Analysis of the recent data regarding mitochondrial functional disorders caused by mutations in mt-tRNA genes and in nuclear genes of mt-tRNAs binding proteins, led us to hypothesize that rapid degradation of free mt-tRNAs not bound to any protein partner provides their quality control. Here we present data demonstrating that all known mutations in mt-tRNAs which decrease their aminoacylation are associated with the corresponding decrease in their steady-state levels presumably due to reduced ability of mutated tRNA to be bound to- and protected by aminoacyl-tRNA-synthetases (ARS).

The A3243G mutation in the D-loop of tRNA^Leu(UUR) associated with MELAS syndrome, and A8344G substitution in the T-loop of tRNA^Lys, associated with MERRF syndrome, are the most frequent and the most extensively studied point mutations in mt tRNA genes. Chomyn et al.²⁷ investigated the pathogenic mechanism of these transitions by construction of trans-mitochondrial cybrid cell lines (widely used cellular models of human mt disorders, obtained by fusing mtDNA-depleted immortalized cells with enucleated cytoplasts from patients bearing mutant mtDNA).
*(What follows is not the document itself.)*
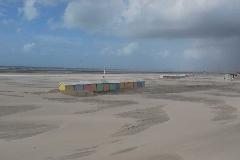 PAS DE CALAIS 2008 - Aout 2008 Berck sur mer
In MELAS cybrid cells, they observed more than 50% decrease in mt-tRNA^Leu(UUR) levels and 50% reduction in their aminoacylation level compared with the control cells. By combining the decrease in the amount of mt-tRNA^Leu(UUR) and the reduction in the efficiency of aminoacylation of this tRNA in different mutant cell lines, the absolute levels of aminoacylated tRNA^Leu(UUR) were calculated to be 25–30% of the average level in the controls. These data can indicate that the decrease in steady-state level of mt-tRNA^Leu(UUR) was caused by degradation of the deacylated form of the mutated tRNA .

Similar results were obtained in cells containing the T3271C mutation localized within the anticodon stem of tRNA^Leu(UUR).²⁸ The steady-state level was decreased by 70% due to shorter half-life of the mutant tRNA^Leu(UUR). The level of aminoacylated tRNA^Leu(UUR) was decreased by 50%.
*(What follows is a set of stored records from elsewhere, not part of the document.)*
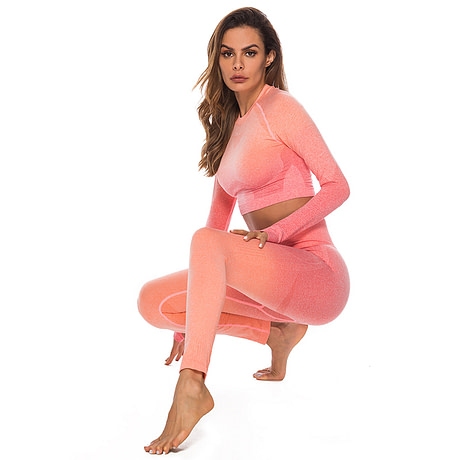 Seamless High Waist Quick-Drying Breathable Stretch Sets Fitness Push Up Female 2 Piece Set  Gradient Color Elastic Clothes Sets 5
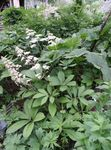 Photo Featherleaf Rodgersia, Rodgers Flower, white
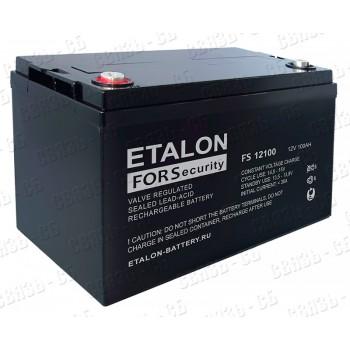 Аккумулятор FS 12100 (12В, 100А/ч)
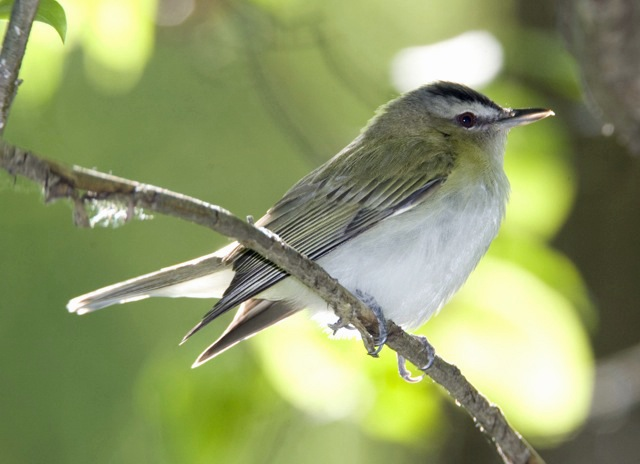 Red-eyed Vireo perched on a tree branch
The amount of mutant tRNA^Lys in MERRF cybrid cells and the aminoacylation efficiency were also decreased relative to wild type cells,²⁹ the effect being dependent on the nuclear context of the cells.³⁰ Noteworthy, the respiration deficiency in A8344G MERRF cybrids cells has been partially rescued by targeting into mitochondria tRNA^Lys molecules of yeast origin.³¹ Recently, the same approach has been applied to MELAS mutation, using the recombinant tRNA designed to be importable into mitochondria and aminoacylated by mt-LeuRS³² and thus, probably, able to enter into mitochondrial channeling.

The G8313A mutation in D-stem of mitochondrial tRNA^Lys was also associated with decrease in tRNA^Lys aminoacylation by 55%, while the level of mitochondrial tRNA^Lys was decreased to 10%.³³

Yet another study by Toompuu et al.³⁴ reports the results regarding 7472insC mutation in the V-loop of tRNA^Ser_UCN. In cybrid cells, this mutation resulted in a 70% decrease in the steady-state level of tRNA^Ser_UCN and a 25% decrease in aminoacylation compared with the wild-type cells. Processing of the precursor molecules was not affected. These results, as well as all the data presented here on different mt-tRNA point mutations, can indicate that deacylated mutant tRNA molecules were mostly degraded, as opposed to the aminoacylated ones.

This explanation matches also the data derived from the investigation of the C1624T mutation in the D-step region of mt-tRNA^Val that causes Leigh syndrome.³⁵ The authors concluded that the decrease in steady-state mt-tRNA^Val levels in the C1624T cell lines was caused by degradation of the deacylated form of the mutated tRNA.

To study the stability of mt-tRNA^Ile with the A4269G substitution in anticodon loop,³⁶ cybrid cells carrying this pathogenic mutation were cultured in ethidium bromide containing medium to inhibit mitochondrial transcription. The authors monitored the mt-tRNAs degradation in vivo and found it to be dramatically higher in mutant compared with wild-type cells: half-life (T_1/2) of 3.6 and 33 h, respectively. There was a 30% decrease in the aminoacylation level of the mutated tRNA. Interestingly, when the degradation rate was measured in vitro, the T_1/2 of the wild-type tRNAs^Ile has changed from 33 h to 10 min and was similar to that of mutant tRNA.

Similarly, the myopathy-associated G5703A mutation in the mt-tRNA^Asn gene resulted in marked decrease in tRNA^Asn steady-state levels.³⁷ This reduction was not due to the accumulation of intermediate transcripts or decreased transcription. Nevertheless, the in vitro measurement of degradation kinetics showed that the wild-type tRNA^Asn was degraded slightly faster than the mutated one. As in the previous case, this apparent paradox could be easily explained in frame of our hypothesis that suggests that both the mutated and the wild-type molecules, being deacylated before the assay, were withdrawn from the channeling and thus equally unprotected from RNases.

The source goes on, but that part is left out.